My dad was always saving money for the construction company. He would work nights to develop plans to make small changes in the homes they were building, to develop the neighborhoods with different looking houses outside and inside. He used hard plastic-see through templates. He showed me how he would turn them over or move them around the plan, to develop a different look for the home. He had the ability to see a two-story house on paper and see it in his head with one level over the top of the bottom level. He found many mistakes in other peoples plans with that gift. Besides the house design, there were plumbing, fireplaces, water, electric, gas, and other pages to complete the plan for one home. I used to look over his shoulder and watch him draw the plans. I had to be quiet though. No one made any noise when Dad worked. I wanted so MUCH to be an architect when I grew up, just like dad. I called him Pop. He started me rubbing his back when he'd come home and clean up after supper. I loved my Dad and admired him with all the things he knew how to do. I think I thought all dad's could do all these things.
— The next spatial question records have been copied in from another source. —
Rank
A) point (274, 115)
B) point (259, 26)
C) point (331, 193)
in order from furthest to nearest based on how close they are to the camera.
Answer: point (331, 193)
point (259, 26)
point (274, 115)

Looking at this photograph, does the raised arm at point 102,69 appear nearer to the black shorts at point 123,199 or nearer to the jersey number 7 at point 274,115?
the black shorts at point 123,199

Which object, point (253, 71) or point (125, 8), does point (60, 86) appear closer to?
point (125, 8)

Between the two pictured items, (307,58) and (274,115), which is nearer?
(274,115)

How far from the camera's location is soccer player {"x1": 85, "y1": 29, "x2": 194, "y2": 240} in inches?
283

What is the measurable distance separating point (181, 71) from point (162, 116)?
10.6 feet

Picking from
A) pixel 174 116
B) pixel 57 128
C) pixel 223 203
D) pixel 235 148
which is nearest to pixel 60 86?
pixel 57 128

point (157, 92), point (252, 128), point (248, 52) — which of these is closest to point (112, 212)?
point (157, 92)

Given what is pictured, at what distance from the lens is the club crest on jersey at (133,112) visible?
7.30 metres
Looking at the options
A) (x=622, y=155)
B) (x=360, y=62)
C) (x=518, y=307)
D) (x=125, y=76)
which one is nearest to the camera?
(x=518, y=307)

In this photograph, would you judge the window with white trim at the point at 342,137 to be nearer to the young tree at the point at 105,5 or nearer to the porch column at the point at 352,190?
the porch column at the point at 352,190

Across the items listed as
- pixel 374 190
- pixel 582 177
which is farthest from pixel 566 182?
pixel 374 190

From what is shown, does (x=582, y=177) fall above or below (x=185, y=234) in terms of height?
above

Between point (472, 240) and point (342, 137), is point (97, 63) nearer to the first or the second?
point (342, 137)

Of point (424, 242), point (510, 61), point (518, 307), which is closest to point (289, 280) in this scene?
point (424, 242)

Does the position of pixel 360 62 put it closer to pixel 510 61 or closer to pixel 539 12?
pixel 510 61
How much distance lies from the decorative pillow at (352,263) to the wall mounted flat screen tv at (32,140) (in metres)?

My dad was a fisherman. He built a cabana in Cholla Bay, Mexico and we took week-end visits to be at the beach. He had a small cabin cruiser that he took out into the ocean and would usually catch 500 pounds of fish for a party he was going to throw at home later. Mom had a 25 foot freezer that would be loaded down after the trip. Mom would plan the food and I would help her make it. I got really good at making potato salad in 40 pound bowl-sections. Mom also used me to cook for other events and parties. Dad would have the native people clean the fish and put it in big ice chests for the trip back home. Lester would always bring them bikes, chairs, clothes or whatever they asked for him to bring on his next trip back. He became very well know and friendly with the people who lived there in Cholla Bay.

My dad was a hunter. He hunted game for the Arizona Desert Senora Museum. It is a huge and fantastic museum. He would catch them, put them in pens in our back yard and later he would donate them to the Museum. I can remember, 7 red fox, 2 racoons, a badger, a skunk, a porcopine, big cats, owls, homing pidgeons, even an elephant. His favorite was a Lynx Bob Cat. this cat was under the ramada in our back yard. It was quite large for a cat - more like a big dog size. when it would get out of the cage it would hunt down the neighbors doge and whack them around. Dad would just laugh. Dad's hands were so touch from lime and cement over the years that the cat rarely cut into his flesh wit its claws. It had been raised to hunt game with its master. However, one day the cat turned on its master and tore part of his arm off. Dad wasn't worried about that - he just kept him well fed with horse-meat. It was a pet for Lester. He had the University of Arizona come out and take pictures of the cat and they made our cat the Mascot for the teams. Lester would get into the cage and play rough with the cat. It make for great photos. The one thing that the cat, sylvester, liked to do, was to jump on the back of any woman who was wearing a dress. Not pants, only a dress. It would scare them frightless. That is what happend to one of my girlfriend Linda Campbell one day. I didn't know the cat was out of the cage and whap--it jump onto her back. She screamed, dad came over and got the cat off. It didn't claw her at all. It was only playing! I saw the cat jump from the ground to the high roof of our house in one swoop. I was amazed at the strength and dexterity of the animal. It of course, bite through my fore-arm one day when I had guests over. They thought it would be fun to let it out, without my permission. I picked it up to put it back in the cage and it didn't want to go there. I carefully said, "nice kitty-kitty" and slowly put it back on the ground, so it would take its teeth out of my arm. I went to the hospital and got a tetnus shoot. The hospital called it in to the pound and they proceeded to come out and take the cat. What a messy sight.
You guess the rest. Dad was angry they abused the cat.